PhD student for bulk synthesis and characterizations of topological materials
The successful candidate will grow single crystals of topological materials (topological insulators, Weyl semimetals, etc.) and measure their magnetotransport properties to discover novel topological phenomena.
Postdocs and a PhD candidate
Investigation of spin-orbit coupling and many-body effects in novel 2D materials
We are looking for a postdocs and a PhD candidate to work on the spectroscopy of 2D materials. We use a unique combination of a homebuilt ultra-high vacuum Raman spectrometer and synchrotron radiation based techniques such as angle-resolved photoemission spectroscopy to study the electronic and vibrational properties of chemically functionalized, novel low-dimensional materials such as 1D graphene nanoribbons and members of the 2D materials library such as phosphorene and transition metal dichalcogenides.
1) Inelastic photon scattering in spin-orbit dominated quantum matter
Inelastic light scattering (Raman, Resonant Inelastic X-ray Scattering) are excellent methods to reveal and study novel excitations in quantum materials. Within this PhD project, we aim to employ these techniques to explore emergent exotic phenomena in spin-orbit-dominated correlated transition-metal oxides such as the occurence of Majorana excitations in Kitaev spin-liquid materials.

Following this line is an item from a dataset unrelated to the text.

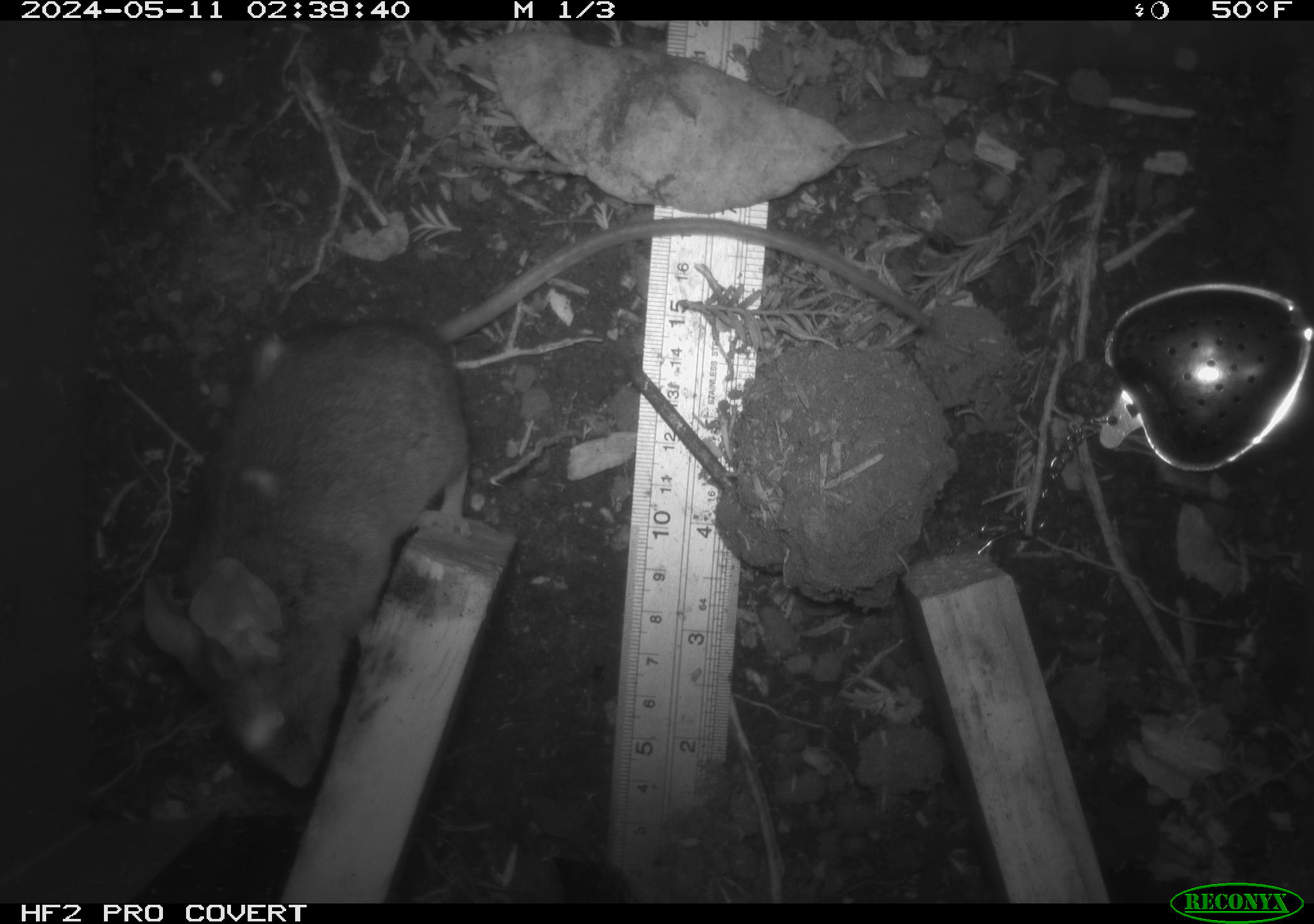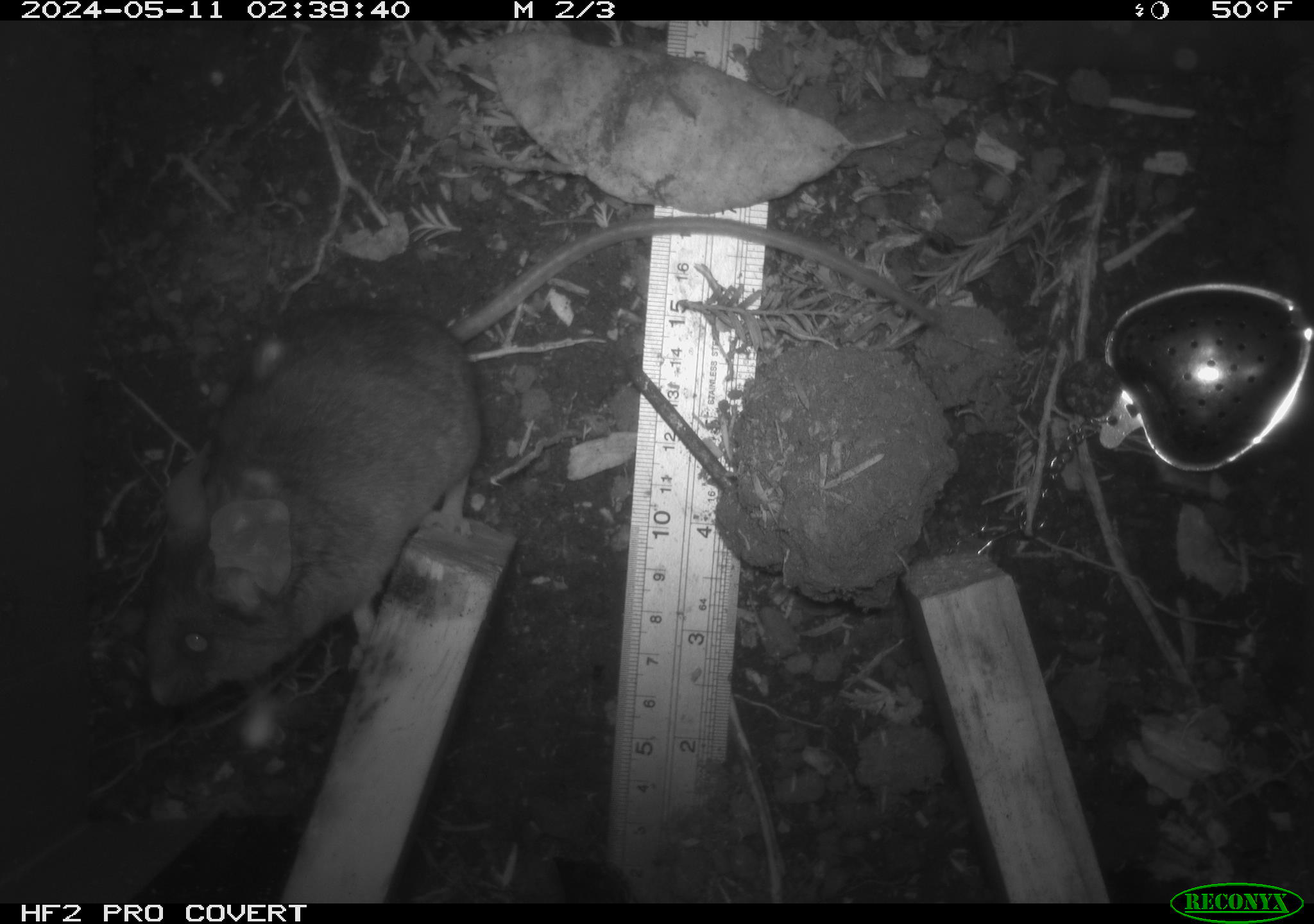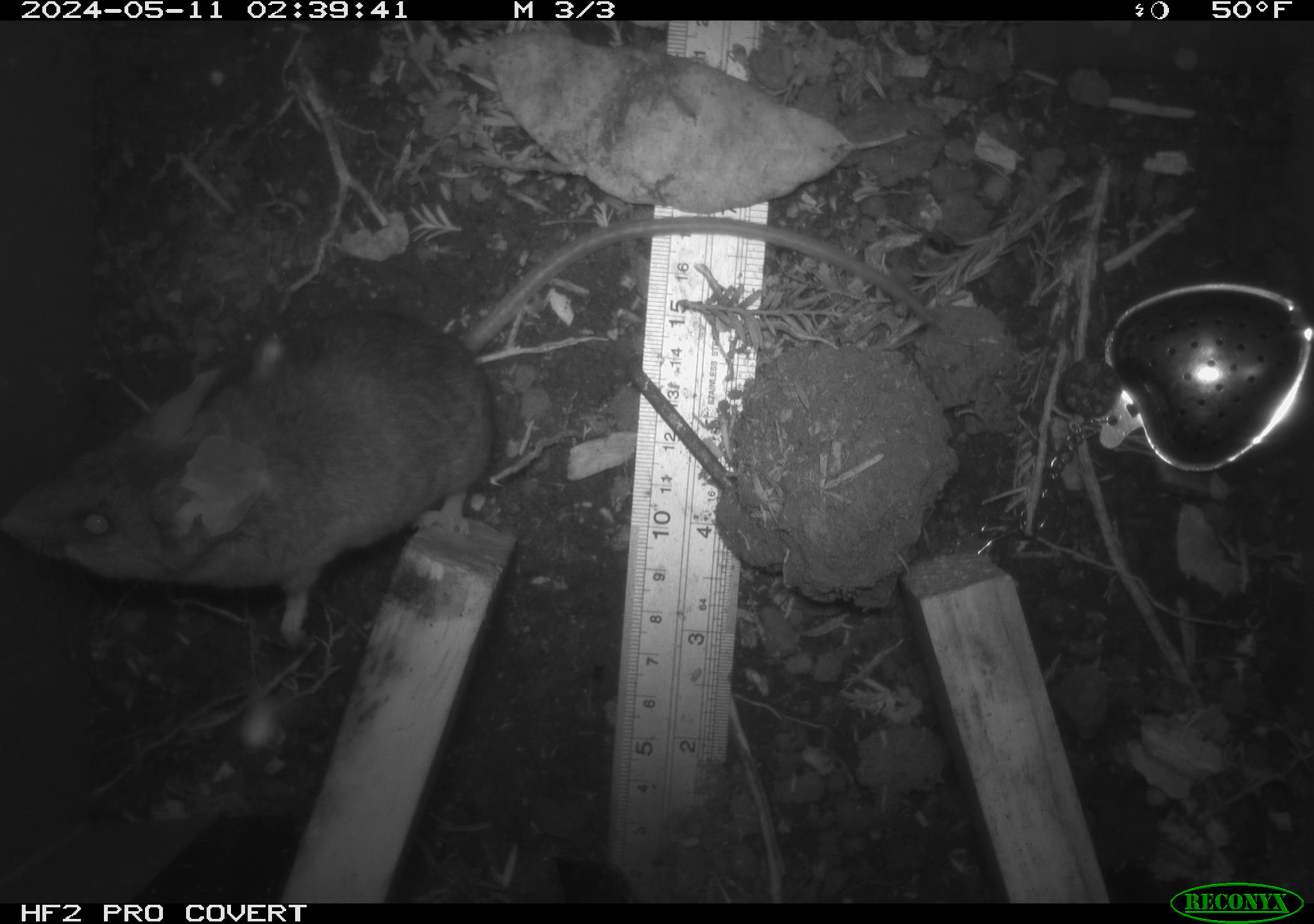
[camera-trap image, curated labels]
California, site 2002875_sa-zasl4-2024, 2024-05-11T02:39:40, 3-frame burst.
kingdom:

2) Optically driven matter
Recent developments in ultrafast laser technology has opened the way to coherently drive materials into novel states of matter. Within this project we will explore the the dynamical non-equilibrium properties of spin-orbit coupled quantum matter, which includes optically inducing and manipulating skyrmions in chiral magnets as well as inducing novel collective spin-charge coupled excitations in topological insulators. Ideally candidates for this position have experience in ultrafast pump-probe and/or time domain THz experiments.

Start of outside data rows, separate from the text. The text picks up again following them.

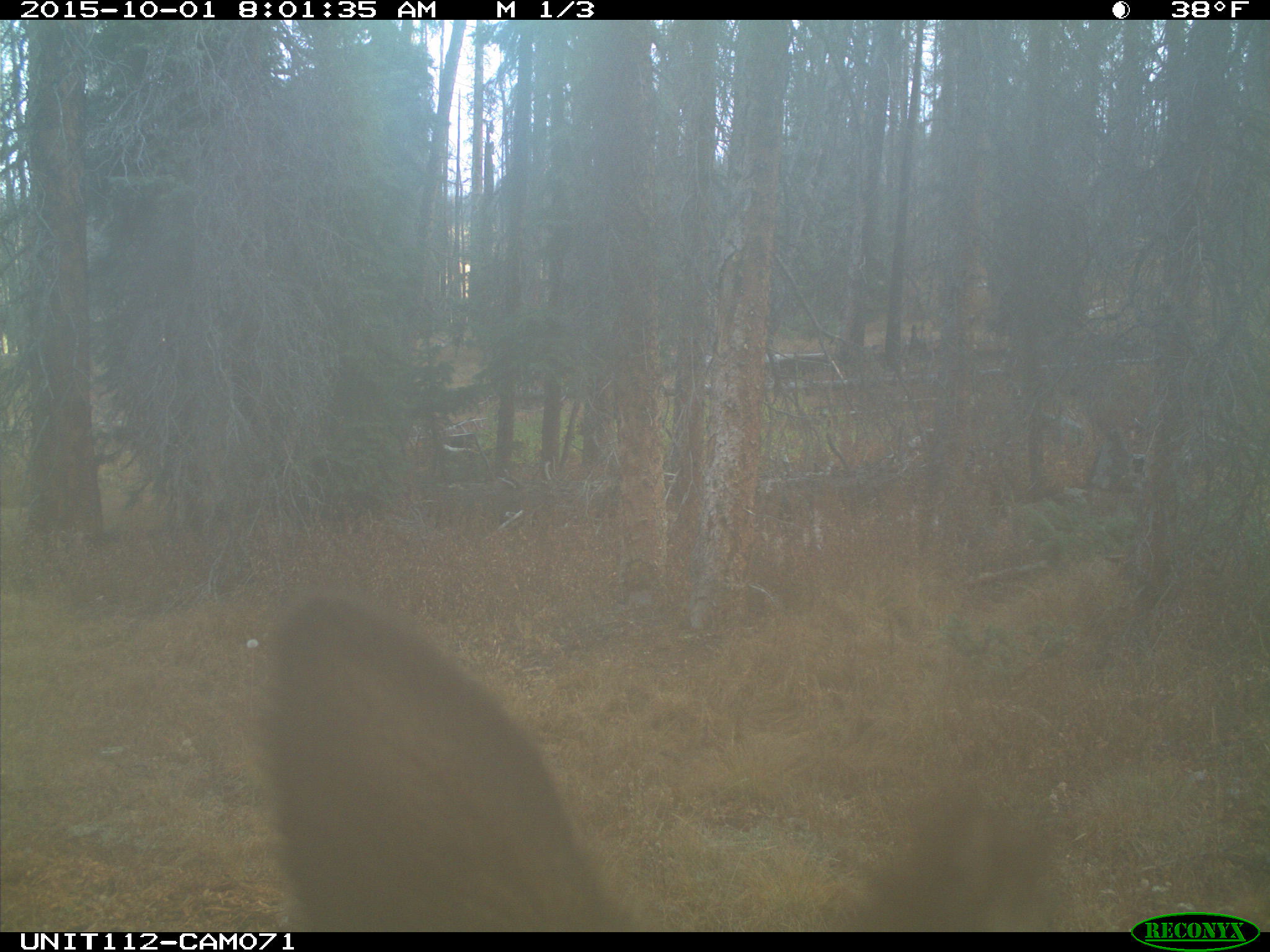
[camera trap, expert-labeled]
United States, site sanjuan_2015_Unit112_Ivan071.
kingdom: Animalia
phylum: Chordata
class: Mammalia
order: Artiodactyla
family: Cervidae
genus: Cervus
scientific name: Cervus elaphus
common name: red deer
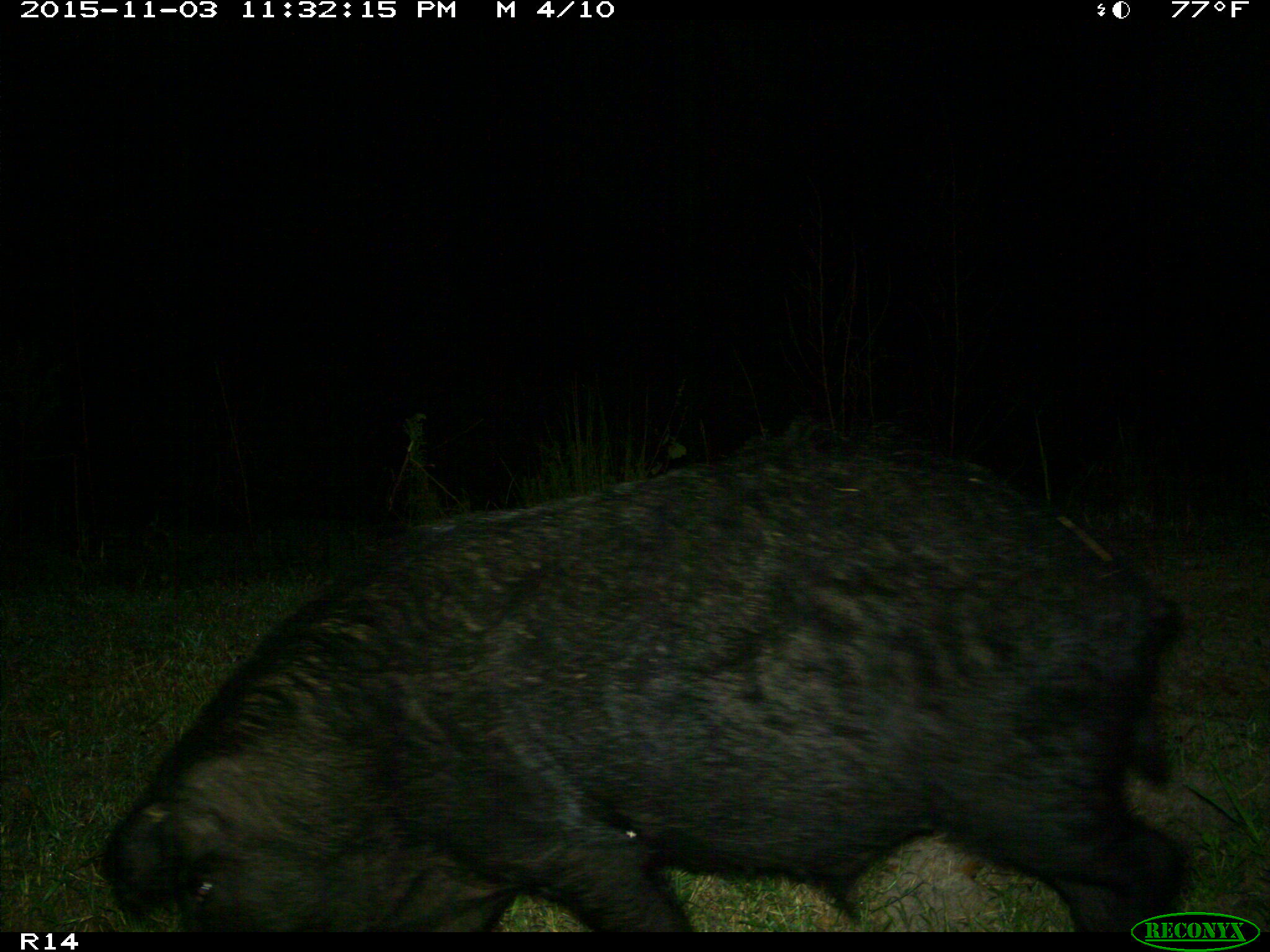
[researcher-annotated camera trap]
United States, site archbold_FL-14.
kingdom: Animalia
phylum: Chordata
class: Mammalia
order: Artiodactyla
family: Suidae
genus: Sus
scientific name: Sus scrofa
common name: wild boar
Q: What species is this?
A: Sus scrofa (wild boar).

Spin-polarized tunneling spectroscopy
Low temperature spin-polarized scanning tunneling microscopy and spectroscopy in magnetic fields is the tool to uncover spin structures at surfaces on the atomic scale. At the heart of the project is the spin structure analysis of in situ synthesized organometallic nanowires, of 2D-material/ferromagnet hybrid structures, and of skyrmion systems based on rare earth layers. The applicant will have access to a variable temperature as well as a 4 K system, and be responsible for a 300 mK STM/STS instrument with vector magnet. Scientific qualification of the Postdoc will be supported. The position will be available starting with January 2018 and applications should be submitted no later than 15th September 2017.
Spectroscopy in the THz range has experienced an enormous development in recent years. For investigations of condensed matter, the combination of THz frequencies, low temperatures, and high magnetic fields is particularly interesting. We employ a unique continuous-wave THz spectrometer based on photomixing with phase-sensitive homodyne detection which offers a series of attractive features: magnetic fields up to 10 T, temperature range of 2 – 300 K, broad frequency range (about 60 GHz to 2 THz) with a high resolution (a few MHz), and detection of both amplitude and phase.
The successful candidate will employ THz spectroscopy – in combination with optical spectroscopy at higher frequencies - to study the properties of materials which are governed by strong spin-orbit coupling, electronic correlations, and/or topology. Examples are topological insulators, iridates, and multiferroics.